At one of his shows, Tyrese gave out his cell phone number and invited women from the audience to call him. The first lady to get through was going to get invited onstage and he was going to sing a ballad to her. So this woman called him, he whispered some sweet nothings to her over the phone and asked her to come over. When girlfriend got to the stage, all hyped and excited, Tyrese decided that she wasn’t attractive enough to be wooed with song, started laughing and yelling “No, that aint her!”, and had her escorted offstage. He then handpicked some pretty young thing from the audience and sang to her instead.
Dick.
LOL!!! That’s cold! "It’s good ta be da [Rockstar]!
You are writing about The Who concert at the Cow Palace in San Francisco during 1973. I knew someone who went to it. After the guy drummed with the band for less than an hour, everyone began to leave the stage. The group stopped the volunteer audience member and pointed him back out into the seats. Pretty d@mn cold if you ask me. He should have at least gotten a tour jacket.
I saw The Who do the make-up concert for this blunder. It was at Winterland in 1976 at what was one of San Francisco’s finest venues. The dance floor was the size of a basketball court. Moon didn’t skip a beat and it was simply one of the finest shows I have ever seen. Frankie Laine’s nephew had sat in line for two days previous and got all of us second row balcony seats at a 15° viewing angle over the stage. They had the first laser light show I had ever seen and the song list was superb. The woman I would meet three years later and live with for five half a decade was sitting on the other side of the auditorium in almost the same exact seats.
I have a CD by a band named Daniel Amos, on which, at a festival in 2000, they went through a series of concocted excuses to get off stage. Each member left, leaving only the singer/leader. He then said that it wasn’t worth it, and and invited an entire audience band up to perform “I Love You # 19”, one of their old standards.
I heard somewhere that they had planned it before they got onstage, and maybe had picked out people beforehand, but it was pretty cool anyway.
Michelle Shocked toured recently and at the gig I saw (King Tut’s, Glasgow), she did the encores with audience members replacing the entire band!
She seemed to have met one of them the day before and a couple, I think, were local musicians lined up specially, but others did seem to be just volunteers out the audience. Took a few minutes ‘rehersal’ on stage to get each song going but it got a great response!
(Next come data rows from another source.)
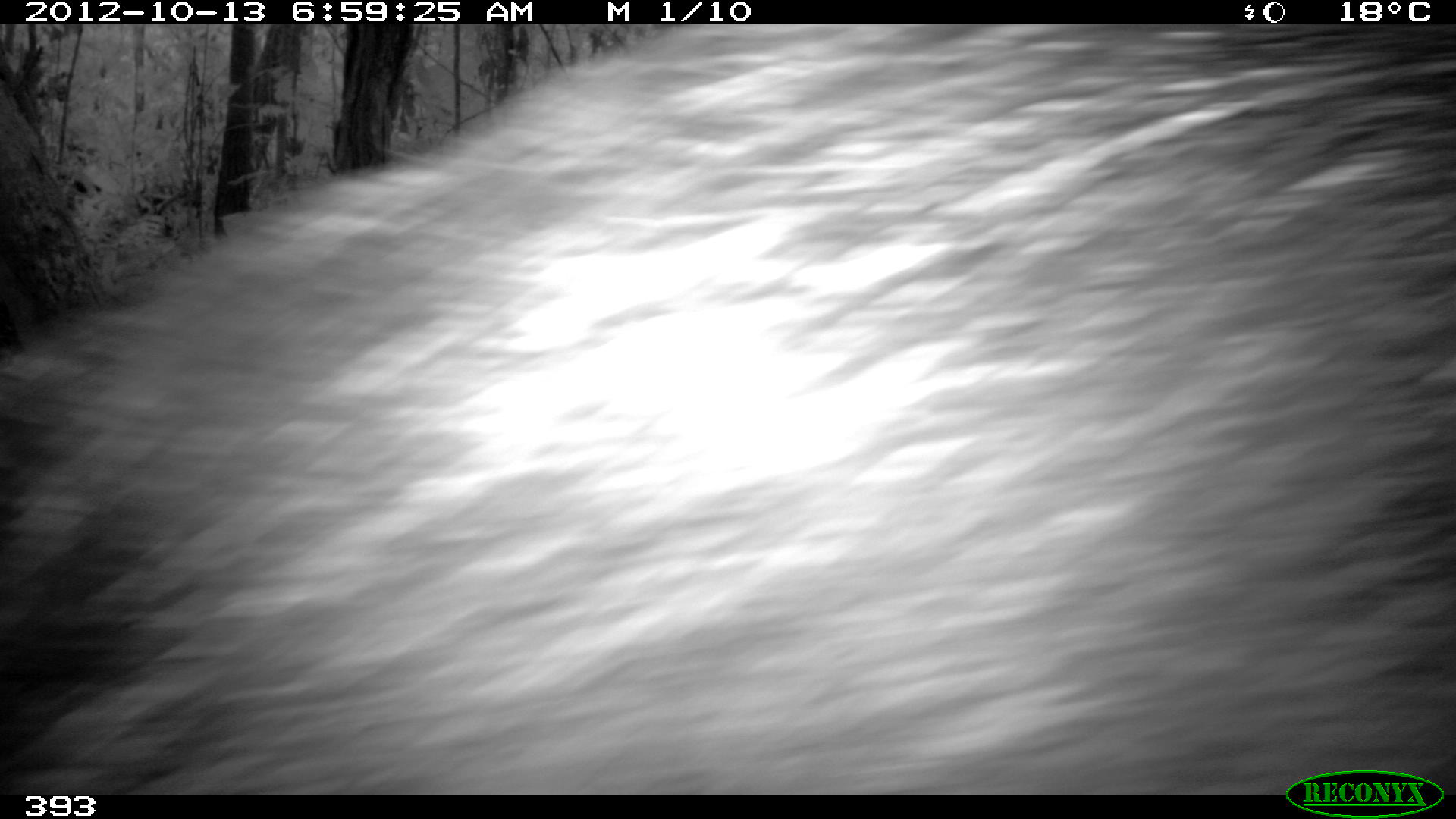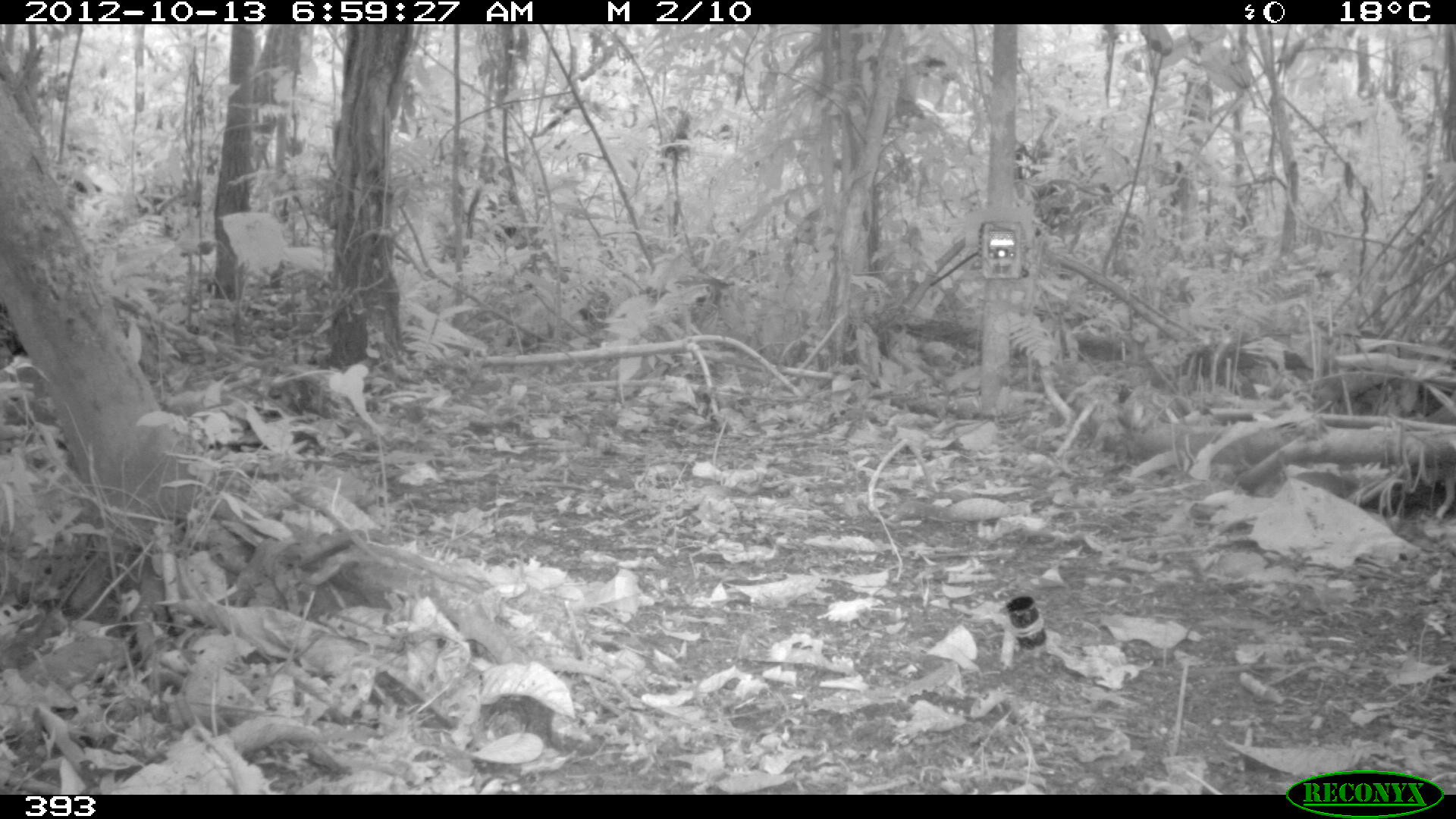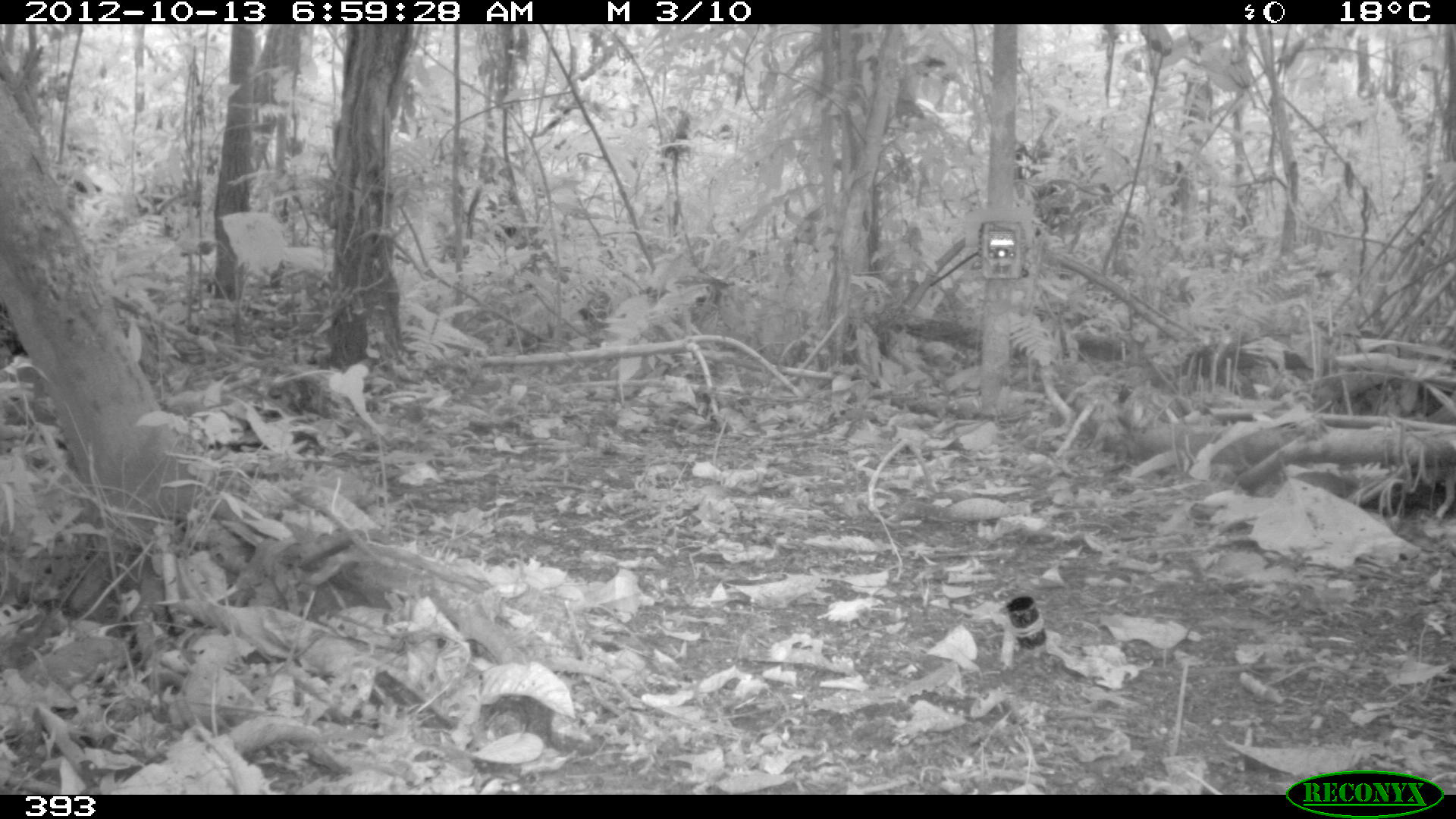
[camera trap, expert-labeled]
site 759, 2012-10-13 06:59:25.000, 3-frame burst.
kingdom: Animalia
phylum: Chordata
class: Mammalia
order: Artiodactyla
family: Tayassuidae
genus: Tayassu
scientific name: Tayassu pecari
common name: white-lipped peccary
I remember seeing flipper once in Sacramento and it ended up with the band members out in the audience drinking beer and watching the “real” band perform
Of course, at the last Dashboard Confessional concert I was at, they sang, literally, only about half the lyrics, leaving audiences to sing the rest (not on stage, natch). I imagine it’s some elaborate ploy to get people to buy more DC records, since it worked for me: i’m gonna buy them so I can sing at the next concert. Of course then they won’t be doing it prolly
I don’t know about the incident the OP is talking about, but back in 1996, Sting had a concert in Dallas…he let a guy from the audience sing the “I’m so happy, I can’t stop crying” song. Sting basically sang back-up with him. It was cool as shit, but I’m thinking it must have been somewhat set-up as the guy asked his woman to marry him right after singing but while on stage.
I saw Jimi Page several years ago in DC. (Incredible show BTW) For his encore, his lead singer (Paul Rogers, I think) didn’t come out. Page starts playing “Stairway To Heaven” and the audience sang the whole song. Pretty cool!